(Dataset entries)
-- -- --

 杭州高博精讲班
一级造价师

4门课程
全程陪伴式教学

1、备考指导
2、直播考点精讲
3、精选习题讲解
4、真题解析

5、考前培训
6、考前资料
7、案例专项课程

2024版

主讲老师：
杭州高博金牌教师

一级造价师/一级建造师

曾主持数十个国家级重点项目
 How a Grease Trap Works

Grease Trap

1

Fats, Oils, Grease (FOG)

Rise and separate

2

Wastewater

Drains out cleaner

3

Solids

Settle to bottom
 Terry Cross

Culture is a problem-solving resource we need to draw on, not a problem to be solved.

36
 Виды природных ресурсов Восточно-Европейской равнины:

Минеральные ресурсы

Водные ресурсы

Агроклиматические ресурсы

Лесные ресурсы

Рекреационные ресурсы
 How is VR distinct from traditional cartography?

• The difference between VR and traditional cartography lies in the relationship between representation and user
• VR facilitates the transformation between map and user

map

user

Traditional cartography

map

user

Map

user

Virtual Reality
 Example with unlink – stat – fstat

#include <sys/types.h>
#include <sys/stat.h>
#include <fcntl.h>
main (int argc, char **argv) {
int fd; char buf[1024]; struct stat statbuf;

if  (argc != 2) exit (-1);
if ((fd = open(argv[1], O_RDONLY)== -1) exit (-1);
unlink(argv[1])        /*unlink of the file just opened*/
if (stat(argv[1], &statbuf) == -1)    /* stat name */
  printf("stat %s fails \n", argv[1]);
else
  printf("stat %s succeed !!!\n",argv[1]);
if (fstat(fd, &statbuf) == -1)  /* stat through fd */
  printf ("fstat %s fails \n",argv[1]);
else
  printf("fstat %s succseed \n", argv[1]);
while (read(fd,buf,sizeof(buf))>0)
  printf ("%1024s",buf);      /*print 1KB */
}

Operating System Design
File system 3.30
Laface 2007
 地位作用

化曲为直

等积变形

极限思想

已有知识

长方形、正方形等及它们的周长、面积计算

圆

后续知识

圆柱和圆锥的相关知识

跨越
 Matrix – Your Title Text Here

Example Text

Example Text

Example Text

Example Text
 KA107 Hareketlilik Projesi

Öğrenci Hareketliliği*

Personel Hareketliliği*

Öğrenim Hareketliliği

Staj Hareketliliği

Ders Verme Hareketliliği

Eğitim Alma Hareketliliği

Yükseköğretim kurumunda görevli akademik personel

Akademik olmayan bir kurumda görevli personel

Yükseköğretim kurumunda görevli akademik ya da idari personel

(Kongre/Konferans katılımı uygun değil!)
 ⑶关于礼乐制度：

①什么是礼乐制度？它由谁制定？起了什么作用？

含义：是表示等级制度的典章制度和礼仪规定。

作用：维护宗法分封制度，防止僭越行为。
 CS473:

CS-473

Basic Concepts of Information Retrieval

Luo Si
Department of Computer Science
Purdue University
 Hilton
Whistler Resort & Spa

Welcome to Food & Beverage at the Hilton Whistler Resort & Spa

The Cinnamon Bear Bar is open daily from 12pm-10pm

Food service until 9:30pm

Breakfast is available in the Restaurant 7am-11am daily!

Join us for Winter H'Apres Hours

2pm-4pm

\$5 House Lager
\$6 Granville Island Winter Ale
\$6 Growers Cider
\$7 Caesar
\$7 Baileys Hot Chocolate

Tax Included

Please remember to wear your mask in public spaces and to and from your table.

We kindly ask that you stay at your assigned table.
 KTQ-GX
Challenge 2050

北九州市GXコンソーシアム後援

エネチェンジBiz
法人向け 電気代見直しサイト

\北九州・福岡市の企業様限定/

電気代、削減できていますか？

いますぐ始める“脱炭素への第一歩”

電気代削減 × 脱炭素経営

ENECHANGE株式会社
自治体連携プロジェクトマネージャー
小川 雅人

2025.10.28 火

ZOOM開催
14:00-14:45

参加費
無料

-- -- --

• [Aim of the exercise] Lines with the word "görevli" in them should be copied from the preceding records.

• [Result for this exercise]
Yükseköğretim kurumunda görevli akademik personel
Akademik olmayan bir kurumda görevli personel
Yükseköğretim kurumunda görevli akademik ya da idari personel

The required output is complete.